§ **Excerpted text**

In the midst of a horrible karma hitting me, I find that I am more calm to stress than others. It may come from the adversity that I grew up with after my parents divorced but even though I give credit to my strength in adversity to what I went through as a child I know that I’m truly balanced (for the most part) because of my faith in Christ.
I know, this stuff gets old but please hear me out. I know some of you may not be believers but I’ll tell you what there’s no other way I could’ve gotten through what I’ve gone through in my life it wasn’t for God’s love.
At the same time, while I was at work I found myself stressing because I wasn’t aware of what my husband was doing or feeling while we were apart. He was unstable to me. The reason behind our stress was a very hectic living situation at our last apartment in Brooklyn.
Two weeks ago my now ex-roommate gave my husband and me seven days to find a new place to live. Although I’m giving my account of this story I truly believe this situation was unfair and there’s no way that anyone can say with this man did to my husband and I was just. It just totally wasn’t.
Not knowing where I’m gonna live is a familiar thing for me. It’s not new for me to have to pack my bags and move on to make some other place my new home. It is sad to me that I’m actually used to this gypsy living and with each apartment, we move into, I believe that that apartment is it. This is the final one before I buy a house and it never is. I think:
“This is the apartment I’ll be staying at for a couple year to make my home.”
It never happens. The longest I’ve ever stayed at one location after I got married was a year and a couple months. We’ve lost security deposits and have given up many things. Prior to my marriage, I’ve lived with my dad, at college, with my mom, my aunts, and just about a bunch of places. I don’t blame my husband at all for all the moving because even before him I moved around every few months or so.
That being said, when my roommate texted me, not my husband, that he wanted us out it really pissed me off. I was just fed up with moving. This time, it was different because we had more things to move than if we knew we weren’t going to stay at that apartment permanently.
I was given 7 days to find an apartment. That definitely didn’t happen. Our roommate was pissed that we stayed behind and so we stayed 5 more days in our room scrambling to figure out where to move to.

§ **Provided information**
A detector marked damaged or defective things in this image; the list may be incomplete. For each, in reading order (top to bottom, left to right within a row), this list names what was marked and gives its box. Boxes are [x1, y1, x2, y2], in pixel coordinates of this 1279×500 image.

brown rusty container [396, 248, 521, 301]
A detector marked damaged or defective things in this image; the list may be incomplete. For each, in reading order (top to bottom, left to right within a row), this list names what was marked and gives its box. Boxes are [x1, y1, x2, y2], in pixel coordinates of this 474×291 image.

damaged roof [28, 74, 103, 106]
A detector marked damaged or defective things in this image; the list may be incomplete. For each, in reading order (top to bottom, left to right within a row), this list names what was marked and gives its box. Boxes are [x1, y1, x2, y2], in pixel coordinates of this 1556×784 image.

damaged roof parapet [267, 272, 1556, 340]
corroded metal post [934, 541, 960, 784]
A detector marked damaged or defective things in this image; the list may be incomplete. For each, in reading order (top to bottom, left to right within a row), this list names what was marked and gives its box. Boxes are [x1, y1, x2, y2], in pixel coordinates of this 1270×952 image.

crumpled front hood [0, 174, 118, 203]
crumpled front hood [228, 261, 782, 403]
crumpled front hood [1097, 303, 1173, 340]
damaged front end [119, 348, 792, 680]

==

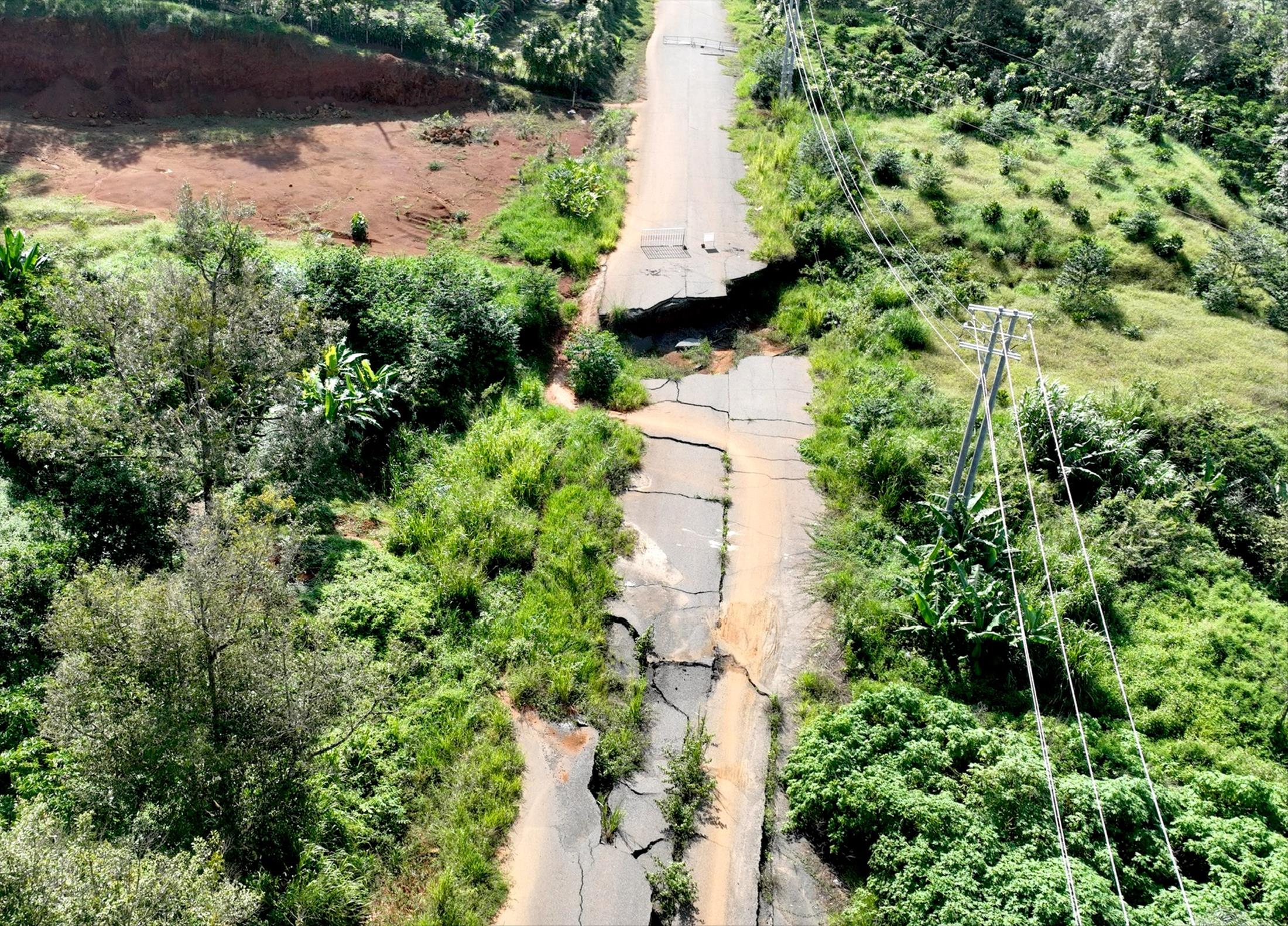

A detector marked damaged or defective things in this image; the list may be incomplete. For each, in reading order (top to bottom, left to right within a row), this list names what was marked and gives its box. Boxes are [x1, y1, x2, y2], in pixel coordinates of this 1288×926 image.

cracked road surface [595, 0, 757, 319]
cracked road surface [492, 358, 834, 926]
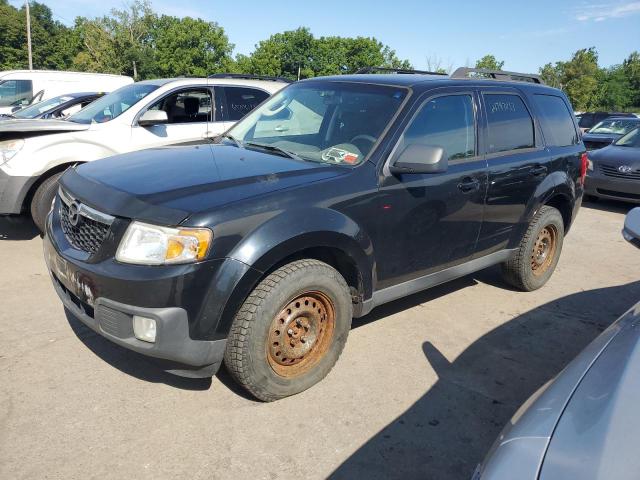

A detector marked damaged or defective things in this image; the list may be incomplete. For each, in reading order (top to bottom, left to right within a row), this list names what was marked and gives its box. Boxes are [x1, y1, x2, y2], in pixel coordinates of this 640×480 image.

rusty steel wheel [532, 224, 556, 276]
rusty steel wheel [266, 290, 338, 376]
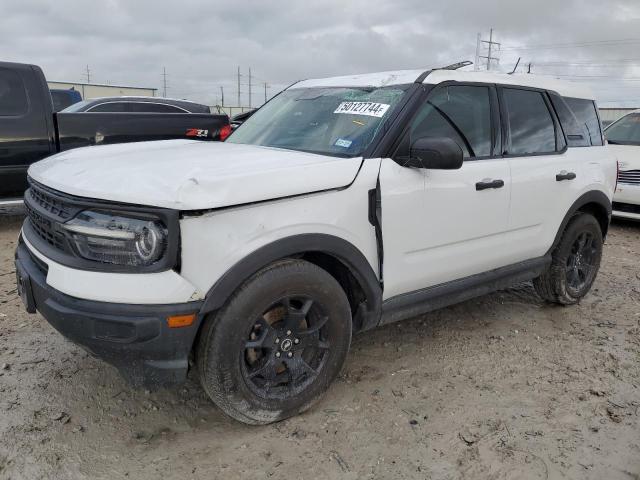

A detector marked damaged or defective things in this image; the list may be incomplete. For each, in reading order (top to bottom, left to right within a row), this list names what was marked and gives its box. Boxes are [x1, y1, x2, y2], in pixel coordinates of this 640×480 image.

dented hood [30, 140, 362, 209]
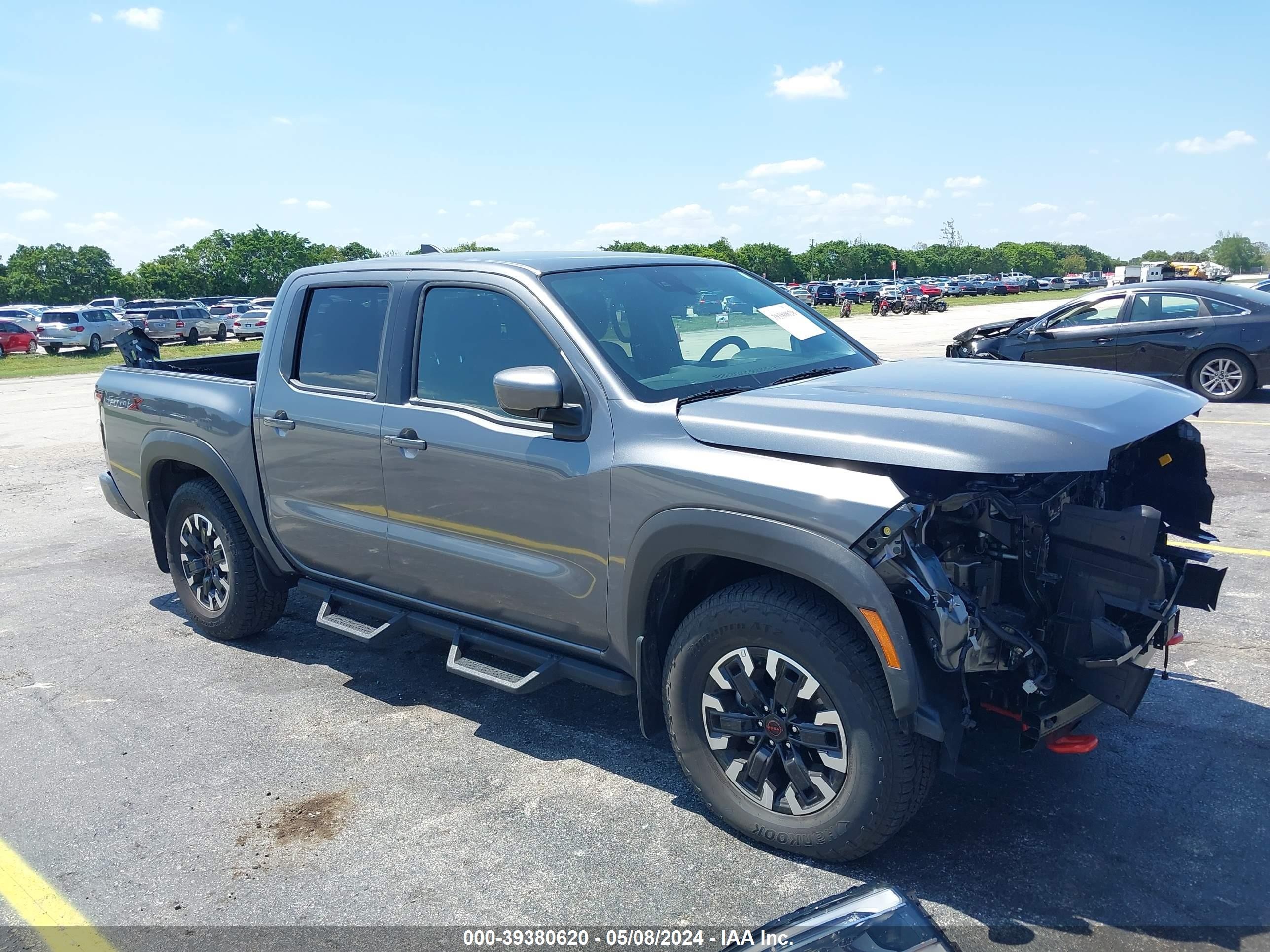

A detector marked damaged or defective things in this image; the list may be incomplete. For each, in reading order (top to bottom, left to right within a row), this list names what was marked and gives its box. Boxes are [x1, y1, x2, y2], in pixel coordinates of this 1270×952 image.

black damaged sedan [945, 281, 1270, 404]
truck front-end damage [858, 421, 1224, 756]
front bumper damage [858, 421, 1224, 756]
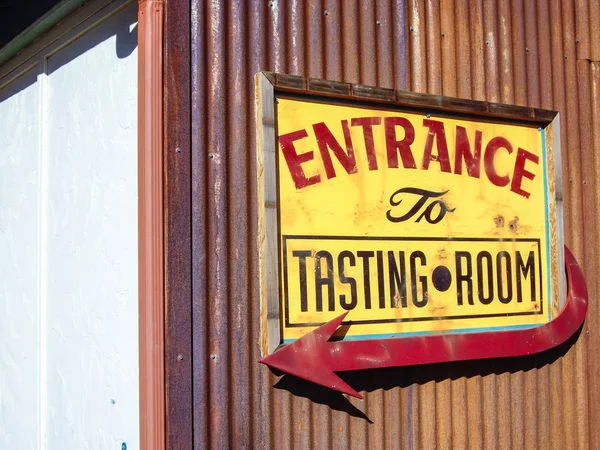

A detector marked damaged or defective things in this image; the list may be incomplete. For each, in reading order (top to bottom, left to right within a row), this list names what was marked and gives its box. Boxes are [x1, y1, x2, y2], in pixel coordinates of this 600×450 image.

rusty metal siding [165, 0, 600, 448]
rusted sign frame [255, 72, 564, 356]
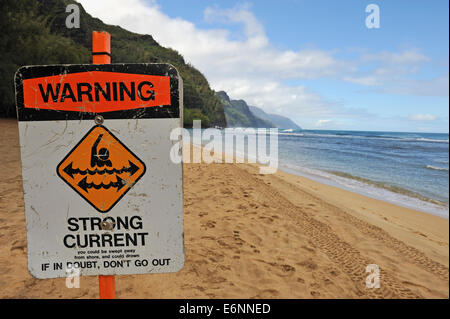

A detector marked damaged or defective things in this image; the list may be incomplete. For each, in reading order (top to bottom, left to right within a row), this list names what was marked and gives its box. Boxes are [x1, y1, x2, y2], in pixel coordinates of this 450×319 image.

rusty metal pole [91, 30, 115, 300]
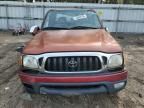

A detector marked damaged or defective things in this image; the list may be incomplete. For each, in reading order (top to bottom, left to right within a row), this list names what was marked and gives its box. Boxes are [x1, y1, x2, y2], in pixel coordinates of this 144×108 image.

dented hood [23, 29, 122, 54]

§ **Problems to solve**
a) From the blog post about moving out of the Brooklyn apartment, list every place or person the writer says they lived with or at before getting married.
b) In the blog post about moving out of the Brooklyn apartment, how long did the roommate give the couple to find a new place to live?
c) Write the next part of the blog post about moving out of the Brooklyn apartment, picking up after its final sentence.
The data is separate material, unrelated to the blog post about moving out of the Brooklyn apartment.

§ **Answers to this exercise**
a)
- With the writer's dad
- At college
- With the writer's mom
- With the writer's aunts

b) Seven days.

c)
It’d be different if I was living in Pennsylvania where it’s not so hectic and hard to move around but in New York City, it is hell on earth trying to locate an apartment or room. You have to think about the borough you’ll move into, neighborhoods, commutes, roommates and how you’re going to move things without a car.
We didn’t have a place to move into until October 1st. That being said we stayed in different hotels, Airbnb’s and friends places for those few days we were “homeless”. We risked our safety, groceries, and laundry and boy it was difficult.
Most of our things were still in our old room and my husband was so stressed. I felt as if I was his rock in a hard place. I found us an apartment to move into and my husband eventually found the one that we’re staying at now but even so I’ve never seen him get so mad at God.
To this day, I have no idea why we had to move out. I constantly complained about our roommate and hated how disgusting he was and maybe God didn’t want us stressed about him.
I mean this guy was so irresponsible he didn’t give us wifi or hand my mail to me. Sometimes he’d forget stuff and I’d have to save his butt and help him run errands and I find it such a shock that he finds it nonchalant to ask us to leave without a 30-day notice.
He was so dirty that he shaved his pubes and left them in the shower drain. I was furious.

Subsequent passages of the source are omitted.